** WHAT THE TASK ASKS **
The entries below should appear again in your reply, word for word.

BEGIN GIVEN DATA

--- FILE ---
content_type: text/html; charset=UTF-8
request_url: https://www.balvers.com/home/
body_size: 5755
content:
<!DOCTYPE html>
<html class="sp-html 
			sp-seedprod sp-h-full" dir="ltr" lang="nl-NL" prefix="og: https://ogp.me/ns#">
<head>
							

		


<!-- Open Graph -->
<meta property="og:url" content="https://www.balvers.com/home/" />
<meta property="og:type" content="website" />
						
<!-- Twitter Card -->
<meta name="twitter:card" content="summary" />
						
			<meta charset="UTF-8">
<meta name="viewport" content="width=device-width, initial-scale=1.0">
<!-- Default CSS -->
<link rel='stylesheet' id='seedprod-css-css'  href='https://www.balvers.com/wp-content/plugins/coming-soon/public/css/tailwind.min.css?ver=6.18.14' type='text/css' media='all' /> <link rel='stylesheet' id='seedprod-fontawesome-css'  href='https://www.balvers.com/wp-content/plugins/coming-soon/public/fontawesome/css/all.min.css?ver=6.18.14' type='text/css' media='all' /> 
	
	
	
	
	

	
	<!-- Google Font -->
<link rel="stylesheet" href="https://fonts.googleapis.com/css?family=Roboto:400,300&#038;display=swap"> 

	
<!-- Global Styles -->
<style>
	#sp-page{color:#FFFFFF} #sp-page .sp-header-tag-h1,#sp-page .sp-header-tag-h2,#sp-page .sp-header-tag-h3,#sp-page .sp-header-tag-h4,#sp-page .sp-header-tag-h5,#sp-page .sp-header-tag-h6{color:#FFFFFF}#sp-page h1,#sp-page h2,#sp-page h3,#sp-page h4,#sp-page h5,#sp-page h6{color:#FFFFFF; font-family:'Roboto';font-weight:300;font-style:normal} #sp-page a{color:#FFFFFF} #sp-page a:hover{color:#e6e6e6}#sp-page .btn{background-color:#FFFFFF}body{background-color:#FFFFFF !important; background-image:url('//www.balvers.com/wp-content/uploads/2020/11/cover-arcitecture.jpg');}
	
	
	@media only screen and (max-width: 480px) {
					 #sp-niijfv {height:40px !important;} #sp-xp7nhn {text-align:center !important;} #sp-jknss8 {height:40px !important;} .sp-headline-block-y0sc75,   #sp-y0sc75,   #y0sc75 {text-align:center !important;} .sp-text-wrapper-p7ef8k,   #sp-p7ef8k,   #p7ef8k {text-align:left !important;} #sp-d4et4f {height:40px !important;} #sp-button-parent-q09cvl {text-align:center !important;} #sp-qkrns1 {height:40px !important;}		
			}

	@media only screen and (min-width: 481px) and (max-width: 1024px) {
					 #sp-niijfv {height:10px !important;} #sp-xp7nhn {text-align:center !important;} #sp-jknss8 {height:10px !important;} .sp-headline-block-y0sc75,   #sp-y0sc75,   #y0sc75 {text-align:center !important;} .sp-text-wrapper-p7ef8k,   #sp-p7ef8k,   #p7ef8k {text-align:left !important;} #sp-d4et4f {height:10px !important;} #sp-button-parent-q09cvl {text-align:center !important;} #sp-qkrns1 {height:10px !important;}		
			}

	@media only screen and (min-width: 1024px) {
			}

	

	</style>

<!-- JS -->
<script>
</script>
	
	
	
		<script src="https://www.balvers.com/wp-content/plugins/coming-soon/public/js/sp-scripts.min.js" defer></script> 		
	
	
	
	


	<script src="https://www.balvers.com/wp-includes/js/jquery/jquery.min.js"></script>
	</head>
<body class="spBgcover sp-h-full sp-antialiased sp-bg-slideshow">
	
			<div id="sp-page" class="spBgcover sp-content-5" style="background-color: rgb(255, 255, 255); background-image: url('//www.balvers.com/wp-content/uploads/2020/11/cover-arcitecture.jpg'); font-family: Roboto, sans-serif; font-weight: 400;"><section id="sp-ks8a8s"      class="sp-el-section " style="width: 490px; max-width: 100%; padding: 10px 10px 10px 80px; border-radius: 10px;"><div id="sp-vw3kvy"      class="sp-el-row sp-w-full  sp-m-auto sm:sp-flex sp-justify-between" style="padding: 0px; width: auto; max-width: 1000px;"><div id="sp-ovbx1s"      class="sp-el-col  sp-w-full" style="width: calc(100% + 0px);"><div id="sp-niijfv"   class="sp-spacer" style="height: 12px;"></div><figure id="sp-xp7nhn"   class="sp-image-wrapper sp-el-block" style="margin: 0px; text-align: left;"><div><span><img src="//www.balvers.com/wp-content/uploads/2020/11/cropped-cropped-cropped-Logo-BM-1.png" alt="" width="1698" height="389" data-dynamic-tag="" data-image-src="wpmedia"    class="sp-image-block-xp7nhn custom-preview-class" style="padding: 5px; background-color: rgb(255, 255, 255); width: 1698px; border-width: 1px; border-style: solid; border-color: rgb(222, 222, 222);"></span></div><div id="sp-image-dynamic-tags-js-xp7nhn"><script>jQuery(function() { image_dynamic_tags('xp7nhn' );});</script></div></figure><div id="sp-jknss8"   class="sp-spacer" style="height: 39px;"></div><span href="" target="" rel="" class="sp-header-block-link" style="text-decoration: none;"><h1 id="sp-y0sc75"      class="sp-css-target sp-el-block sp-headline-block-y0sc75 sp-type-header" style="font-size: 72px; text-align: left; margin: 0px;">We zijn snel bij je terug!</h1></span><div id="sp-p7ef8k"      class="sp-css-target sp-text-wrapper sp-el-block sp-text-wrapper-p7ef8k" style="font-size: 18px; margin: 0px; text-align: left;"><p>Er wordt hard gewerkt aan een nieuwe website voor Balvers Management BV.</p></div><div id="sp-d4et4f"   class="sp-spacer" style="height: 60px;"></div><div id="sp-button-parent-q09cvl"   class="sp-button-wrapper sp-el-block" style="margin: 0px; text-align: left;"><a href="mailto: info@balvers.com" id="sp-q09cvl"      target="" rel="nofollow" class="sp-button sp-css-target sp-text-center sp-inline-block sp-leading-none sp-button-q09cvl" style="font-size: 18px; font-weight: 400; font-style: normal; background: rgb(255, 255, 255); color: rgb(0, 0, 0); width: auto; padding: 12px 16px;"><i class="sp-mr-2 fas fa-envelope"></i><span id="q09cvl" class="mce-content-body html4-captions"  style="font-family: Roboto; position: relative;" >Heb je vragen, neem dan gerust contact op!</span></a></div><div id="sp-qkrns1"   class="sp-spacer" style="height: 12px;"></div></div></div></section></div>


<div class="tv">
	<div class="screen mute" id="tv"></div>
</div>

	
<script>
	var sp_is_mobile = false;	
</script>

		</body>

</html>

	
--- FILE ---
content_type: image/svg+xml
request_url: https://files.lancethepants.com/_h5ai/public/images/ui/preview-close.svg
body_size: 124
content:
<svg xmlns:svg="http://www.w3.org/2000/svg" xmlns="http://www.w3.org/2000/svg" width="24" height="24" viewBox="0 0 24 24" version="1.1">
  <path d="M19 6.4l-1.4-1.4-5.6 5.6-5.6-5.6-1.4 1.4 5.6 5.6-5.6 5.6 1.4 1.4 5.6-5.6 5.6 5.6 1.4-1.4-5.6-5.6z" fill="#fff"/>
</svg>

END GIVEN DATA

** WRITTEN RESPONSE **
--- FILE ---
content_type: text/html; charset=UTF-8
request_url: https://www.balvers.com/home/
body_size: 5755
content:
<!DOCTYPE html>
<html class="sp-html 
			sp-seedprod sp-h-full" dir="ltr" lang="nl-NL" prefix="og: https://ogp.me/ns#">
<head>
							

		


<!-- Open Graph -->
<meta property="og:url" content="https://www.balvers.com/home/" />
<meta property="og:type" content="website" />
						
<!-- Twitter Card -->
<meta name="twitter:card" content="summary" />
						
			<meta charset="UTF-8">
<meta name="viewport" content="width=device-width, initial-scale=1.0">
<!-- Default CSS -->
<link rel='stylesheet' id='seedprod-css-css'  href='https://www.balvers.com/wp-content/plugins/coming-soon/public/css/tailwind.min.css?ver=6.18.14' type='text/css' media='all' /> <link rel='stylesheet' id='seedprod-fontawesome-css'  href='https://www.balvers.com/wp-content/plugins/coming-soon/public/fontawesome/css/all.min.css?ver=6.18.14' type='text/css' media='all' /> 
	
	
	
	
	

	
	<!-- Google Font -->
<link rel="stylesheet" href="https://fonts.googleapis.com/css?family=Roboto:400,300&#038;display=swap"> 

	
<!-- Global Styles -->
<style>
	#sp-page{color:#FFFFFF} #sp-page .sp-header-tag-h1,#sp-page .sp-header-tag-h2,#sp-page .sp-header-tag-h3,#sp-page .sp-header-tag-h4,#sp-page .sp-header-tag-h5,#sp-page .sp-header-tag-h6{color:#FFFFFF}#sp-page h1,#sp-page h2,#sp-page h3,#sp-page h4,#sp-page h5,#sp-page h6{color:#FFFFFF; font-family:'Roboto';font-weight:300;font-style:normal} #sp-page a{color:#FFFFFF} #sp-page a:hover{color:#e6e6e6}#sp-page .btn{background-color:#FFFFFF}body{background-color:#FFFFFF !important; background-image:url('//www.balvers.com/wp-content/uploads/2020/11/cover-arcitecture.jpg');}
	
	
	@media only screen and (max-width: 480px) {
					 #sp-niijfv {height:40px !important;} #sp-xp7nhn {text-align:center !important;} #sp-jknss8 {height:40px !important;} .sp-headline-block-y0sc75,   #sp-y0sc75,   #y0sc75 {text-align:center !important;} .sp-text-wrapper-p7ef8k,   #sp-p7ef8k,   #p7ef8k {text-align:left !important;} #sp-d4et4f {height:40px !important;} #sp-button-parent-q09cvl {text-align:center !important;} #sp-qkrns1 {height:40px !important;}		
			}

	@media only screen and (min-width: 481px) and (max-width: 1024px) {
					 #sp-niijfv {height:10px !important;} #sp-xp7nhn {text-align:center !important;} #sp-jknss8 {height:10px !important;} .sp-headline-block-y0sc75,   #sp-y0sc75,   #y0sc75 {text-align:center !important;} .sp-text-wrapper-p7ef8k,   #sp-p7ef8k,   #p7ef8k {text-align:left !important;} #sp-d4et4f {height:10px !important;} #sp-button-parent-q09cvl {text-align:center !important;} #sp-qkrns1 {height:10px !important;}		
			}

	@media only screen and (min-width: 1024px) {
			}

	

	</style>

<!-- JS -->
<script>
</script>
	
	
	
		<script src="https://www.balvers.com/wp-content/plugins/coming-soon/public/js/sp-scripts.min.js" defer></script> 		
	
	
	
	


	<script src="https://www.balvers.com/wp-includes/js/jquery/jquery.min.js"></script>
	</head>
<body class="spBgcover sp-h-full sp-antialiased sp-bg-slideshow">
	
			<div id="sp-page" class="spBgcover sp-content-5" style="background-color: rgb(255, 255, 255); background-image: url('//www.balvers.com/wp-content/uploads/2020/11/cover-arcitecture.jpg'); font-family: Roboto, sans-serif; font-weight: 400;"><section id="sp-ks8a8s"      class="sp-el-section " style="width: 490px; max-width: 100%; padding: 10px 10px 10px 80px; border-radius: 10px;"><div id="sp-vw3kvy"      class="sp-el-row sp-w-full  sp-m-auto sm:sp-flex sp-justify-between" style="padding: 0px; width: auto; max-width: 1000px;"><div id="sp-ovbx1s"      class="sp-el-col  sp-w-full" style="width: calc(100% + 0px);"><div id="sp-niijfv"   class="sp-spacer" style="height: 12px;"></div><figure id="sp-xp7nhn"   class="sp-image-wrapper sp-el-block" style="margin: 0px; text-align: left;"><div><span><img src="//www.balvers.com/wp-content/uploads/2020/11/cropped-cropped-cropped-Logo-BM-1.png" alt="" width="1698" height="389" data-dynamic-tag="" data-image-src="wpmedia"    class="sp-image-block-xp7nhn custom-preview-class" style="padding: 5px; background-color: rgb(255, 255, 255); width: 1698px; border-width: 1px; border-style: solid; border-color: rgb(222, 222, 222);"></span></div><div id="sp-image-dynamic-tags-js-xp7nhn"><script>jQuery(function() { image_dynamic_tags('xp7nhn' );});</script></div></figure><div id="sp-jknss8"   class="sp-spacer" style="height: 39px;"></div><span href="" target="" rel="" class="sp-header-block-link" style="text-decoration: none;"><h1 id="sp-y0sc75"      class="sp-css-target sp-el-block sp-headline-block-y0sc75 sp-type-header" style="font-size: 72px; text-align: left; margin: 0px;">We zijn snel bij je terug!</h1></span><div id="sp-p7ef8k"      class="sp-css-target sp-text-wrapper sp-el-block sp-text-wrapper-p7ef8k" style="font-size: 18px; margin: 0px; text-align: left;"><p>Er wordt hard gewerkt aan een nieuwe website voor Balvers Management BV.</p></div><div id="sp-d4et4f"   class="sp-spacer" style="height: 60px;"></div><div id="sp-button-parent-q09cvl"   class="sp-button-wrapper sp-el-block" style="margin: 0px; text-align: left;"><a href="mailto: info@balvers.com" id="sp-q09cvl"      target="" rel="nofollow" class="sp-button sp-css-target sp-text-center sp-inline-block sp-leading-none sp-button-q09cvl" style="font-size: 18px; font-weight: 400; font-style: normal; background: rgb(255, 255, 255); color: rgb(0, 0, 0); width: auto; padding: 12px 16px;"><i class="sp-mr-2 fas fa-envelope"></i><span id="q09cvl" class="mce-content-body html4-captions"  style="font-family: Roboto; position: relative;" >Heb je vragen, neem dan gerust contact op!</span></a></div><div id="sp-qkrns1"   class="sp-spacer" style="height: 12px;"></div></div></div></section></div>


<div class="tv">
	<div class="screen mute" id="tv"></div>
</div>

	
<script>
	var sp_is_mobile = false;	
</script>

		</body>

</html>

	
--- FILE ---
content_type: image/svg+xml
request_url: https://files.lancethepants.com/_h5ai/public/images/ui/preview-close.svg
body_size: 124
content:
<svg xmlns:svg="http://www.w3.org/2000/svg" xmlns="http://www.w3.org/2000/svg" width="24" height="24" viewBox="0 0 24 24" version="1.1">
  <path d="M19 6.4l-1.4-1.4-5.6 5.6-5.6-5.6-1.4 1.4 5.6 5.6-5.6 5.6 1.4 1.4 5.6-5.6 5.6 5.6 1.4-1.4-5.6-5.6z" fill="#fff"/>
</svg>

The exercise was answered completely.